▸ SET EXERCISE
Copy out all the records below, changing "green grass blade" to "blade of grass" and keeping everything else as it is. Don't include the pictures.

▸ GIVEN ENTRIES
"""
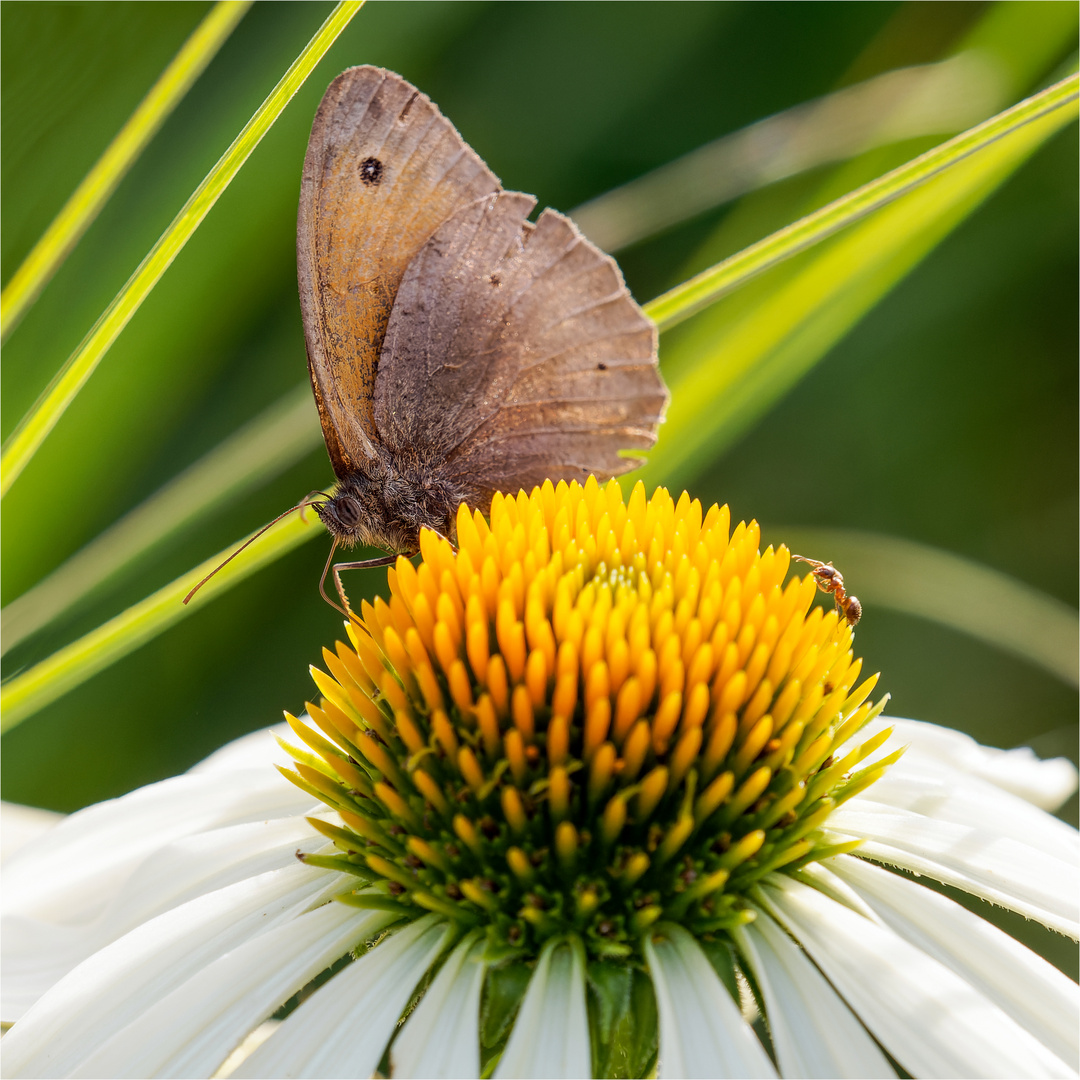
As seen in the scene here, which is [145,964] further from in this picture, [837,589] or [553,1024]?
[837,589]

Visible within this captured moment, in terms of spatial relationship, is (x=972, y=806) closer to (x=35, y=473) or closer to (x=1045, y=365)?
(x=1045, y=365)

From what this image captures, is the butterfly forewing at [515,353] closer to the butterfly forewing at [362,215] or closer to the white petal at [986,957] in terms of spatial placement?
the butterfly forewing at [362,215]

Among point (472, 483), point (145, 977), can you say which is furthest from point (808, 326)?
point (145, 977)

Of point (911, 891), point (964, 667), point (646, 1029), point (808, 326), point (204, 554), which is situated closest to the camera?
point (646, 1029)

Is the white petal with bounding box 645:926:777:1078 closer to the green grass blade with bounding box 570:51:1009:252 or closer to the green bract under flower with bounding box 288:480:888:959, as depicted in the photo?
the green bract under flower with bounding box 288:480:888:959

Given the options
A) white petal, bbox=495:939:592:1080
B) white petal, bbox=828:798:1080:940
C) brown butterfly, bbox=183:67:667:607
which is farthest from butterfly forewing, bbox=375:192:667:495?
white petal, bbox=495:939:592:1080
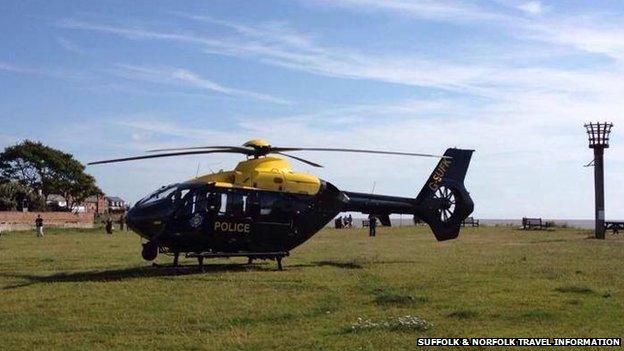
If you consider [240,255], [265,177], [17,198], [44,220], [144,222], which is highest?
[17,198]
"""
▸ SOLUTION FOR THIS PROBLEM
As seen in the scene here, which is [145,964] further from in this picture, [837,589] or [553,1024]?
[837,589]

Visible within this captured moment, in terms of spatial relationship, is (x=972, y=806) closer to (x=35, y=473) or closer to (x=1045, y=365)?
(x=1045, y=365)

From what this image captures, is the butterfly forewing at [515,353] closer to the butterfly forewing at [362,215] or closer to the white petal at [986,957] in terms of spatial placement?
the butterfly forewing at [362,215]

Among point (472, 483), point (145, 977), can you say which is furthest from point (808, 326)?
point (145, 977)

Of point (911, 891), point (964, 667), point (646, 1029), point (808, 326), point (204, 554), which is situated closest to the camera?
point (646, 1029)

Is the white petal with bounding box 645:926:777:1078 closer to the blade of grass with bounding box 570:51:1009:252 or closer to the green bract under flower with bounding box 288:480:888:959, as depicted in the photo?
the green bract under flower with bounding box 288:480:888:959

Given the options
A) white petal, bbox=495:939:592:1080
B) white petal, bbox=828:798:1080:940
C) brown butterfly, bbox=183:67:667:607
which is farthest from butterfly forewing, bbox=375:192:667:495?
white petal, bbox=495:939:592:1080
If you consider [240,255], [265,177], [17,198], [44,220], [144,222], which is highest?
[17,198]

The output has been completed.